EXTRACT TO READ:
☆ ☆ ☆ ☆

Well both of my solutions have been beaten so I am willing to post them. But there are still a couple of hours for people to try to beat the current entries. But right now I am in a quandry about who is leading in the first. The best solution so far is 47 characters. It is basically MeowChow's solution with a trivial fix from chipmunk. I feel that it is "really" MeowChow's, but technically it was chipmunk who posted it. I will have to decide what to do with that one. For the bonus round tye is clearly leading.

What I did differently than everyone else is I used a hash. My idea was to use a hash and then mark off entries by assigning to a hash reference. If you assign a range of numbers starting with an odd, the odds conveniently become the keys. This unfortunately makes 2 a special case. For the general problem I snuck 2 past like this in 60 characters:

sub p{
%p=@_=3..1+pop;@p{2,map$f*$_,@_}=$f=$_ for@_;grep$p{$_},2,@_
}
[download]

For the second problem I just dropped the special logic for 2 and stuck it at the beginning of the list with this 61 character solution:

sub p{
2,grep{$f=$_,@p{map$f*$_,3..$_[0]/$f}=0if$p{$_}}%p=3..1+$_[0]
}
[download]

The observant will notice that this is indeed startlingly similar to tye's solution. If he tried to reverse-engineer mine, the copy is better than the original! (Possibly because he did not have my blind spot for using a hash...)

☆ ☆ ☆ ☆

SUPPLIED ENTRIES:

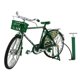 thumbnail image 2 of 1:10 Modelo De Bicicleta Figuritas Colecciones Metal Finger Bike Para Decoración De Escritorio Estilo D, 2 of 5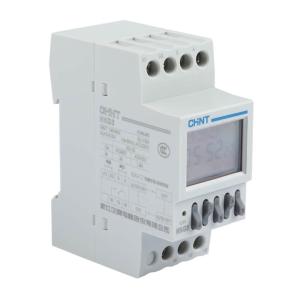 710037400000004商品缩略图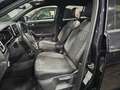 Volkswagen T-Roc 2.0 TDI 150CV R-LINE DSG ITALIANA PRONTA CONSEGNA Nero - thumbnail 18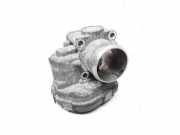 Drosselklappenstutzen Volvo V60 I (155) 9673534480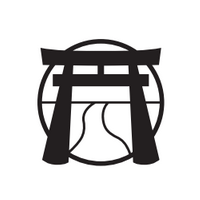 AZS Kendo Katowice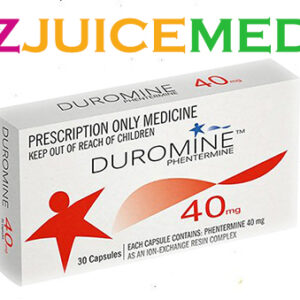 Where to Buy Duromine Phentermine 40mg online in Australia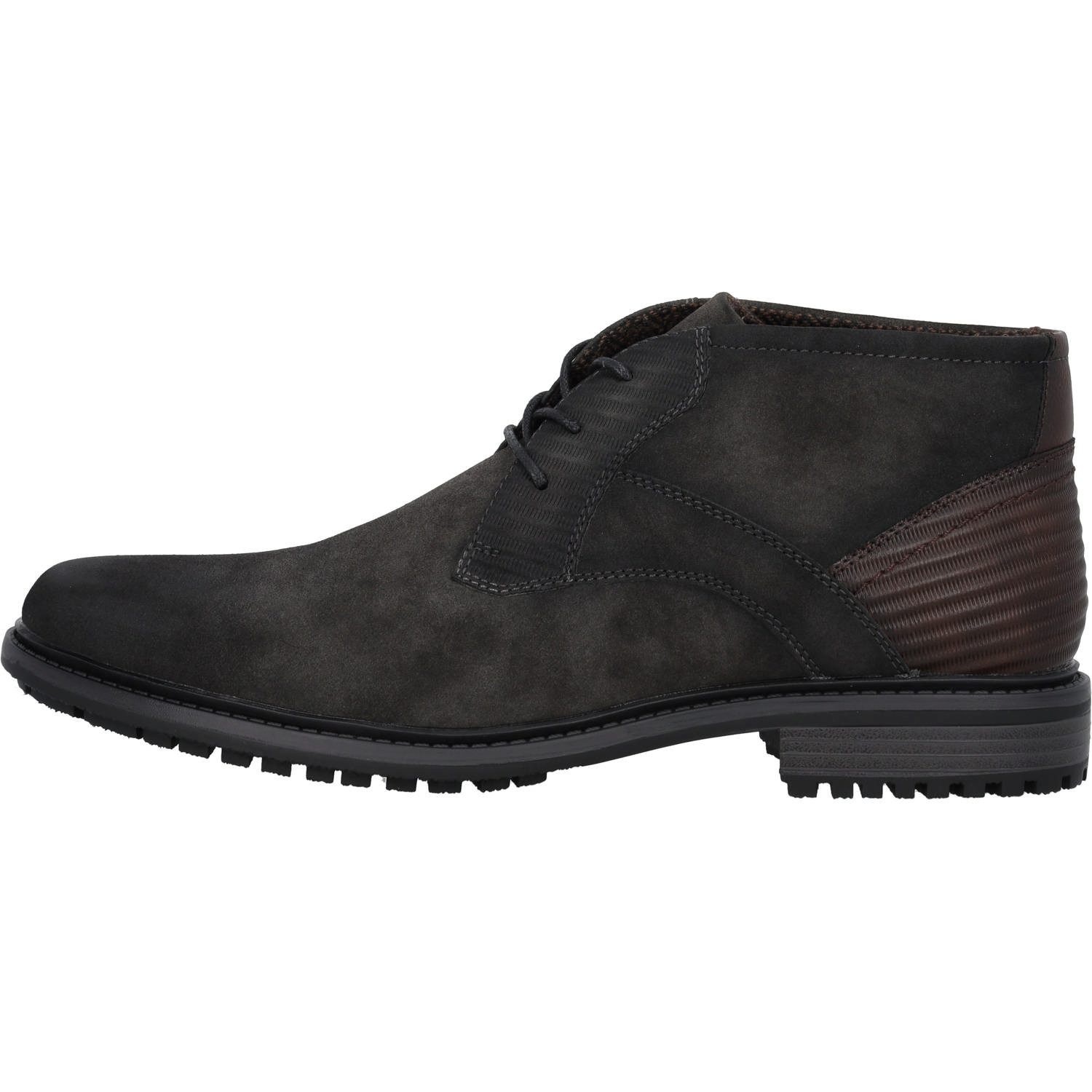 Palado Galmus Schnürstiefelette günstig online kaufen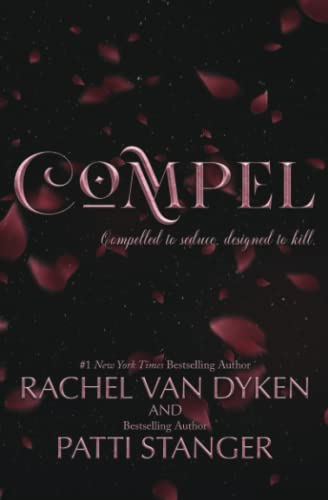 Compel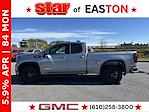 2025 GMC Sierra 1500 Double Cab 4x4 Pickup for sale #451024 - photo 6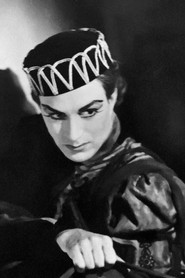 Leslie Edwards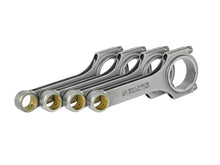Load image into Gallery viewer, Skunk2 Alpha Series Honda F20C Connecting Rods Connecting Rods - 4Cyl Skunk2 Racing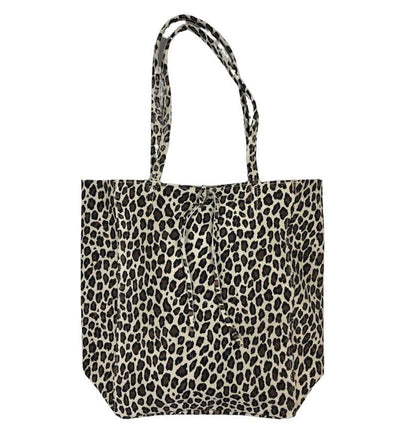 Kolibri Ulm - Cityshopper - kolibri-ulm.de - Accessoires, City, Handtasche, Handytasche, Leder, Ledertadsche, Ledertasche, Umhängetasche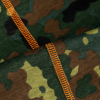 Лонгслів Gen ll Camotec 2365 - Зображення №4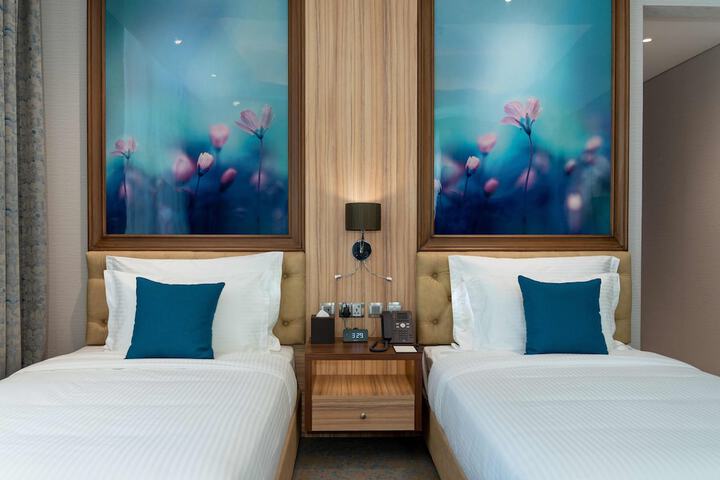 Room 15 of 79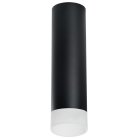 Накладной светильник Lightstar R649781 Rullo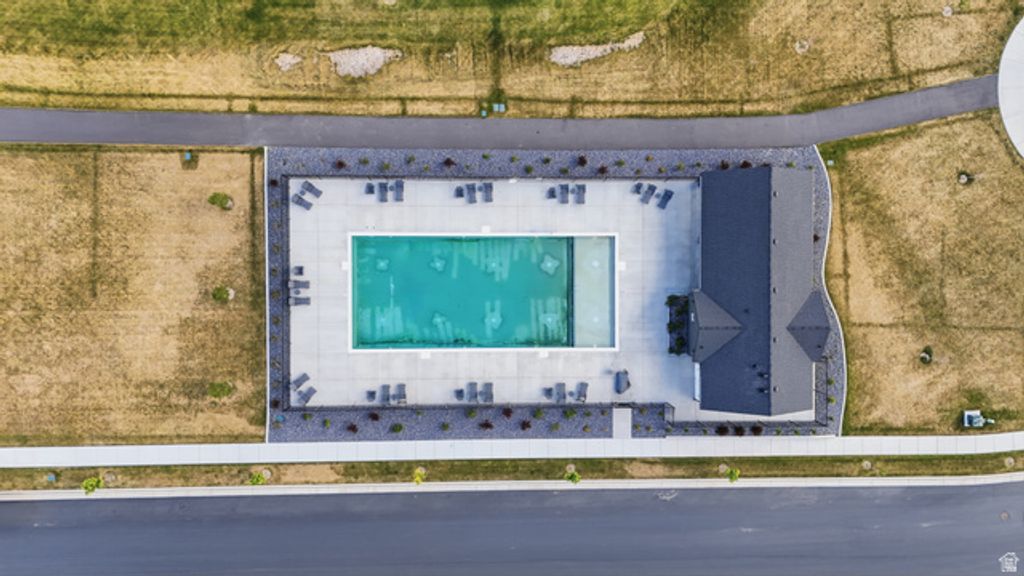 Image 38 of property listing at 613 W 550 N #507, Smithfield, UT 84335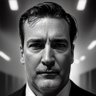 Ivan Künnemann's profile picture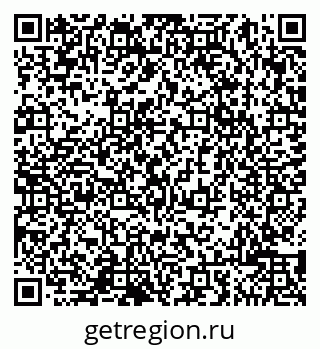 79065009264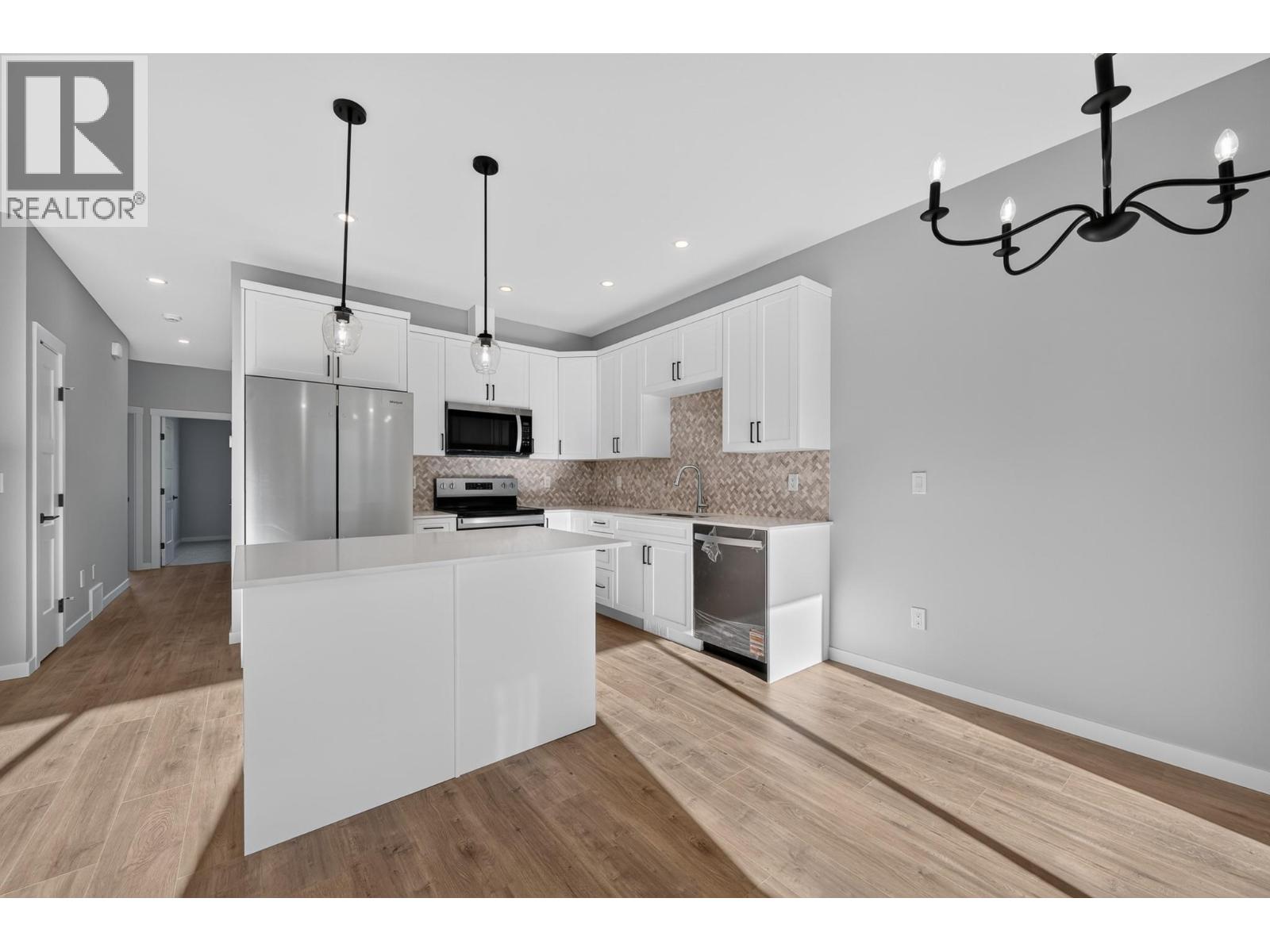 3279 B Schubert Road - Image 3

☆ ☆ ☆ ☆

THINGS TO DO:
1. According to the forum post above, how many characters long is the best solution so far for the first problem?
2. Do the following statements agree with the forum post above? Answer yes or no for each, quoting the deciding words. (a) The author's approach relied on a hash. (b) The author's solution to the general problem is 61 characters long. (c) MeowChow is the one who posted the 47-character solution.
3. From the forum post above, set down word for word the passage that begins at the words "For the second" and stops after "using a hash...)".

SOLUTION SET:
1. The best solution so far is 47 characters.

2.
(a) Yes: "What I did differently than everyone else is I used a hash."
(b) No: "For the general problem I snuck 2 past like this in 60 characters"
(c) No: "but technically it was chipmunk who posted it."

3.
For the second problem I just dropped the special logic for 2 and stuck it at the beginning of the list with this 61 character solution:

sub p{
2,grep{$f=$_,@p{map$f*$_,3..$_[0]/$f}=0if$p{$_}}%p=3..1+$_[0]
}
[download]

The observant will notice that this is indeed startlingly similar to tye's solution. If he tried to reverse-engineer mine, the copy is better than the original! (Possibly because he did not have my blind spot for using a hash...)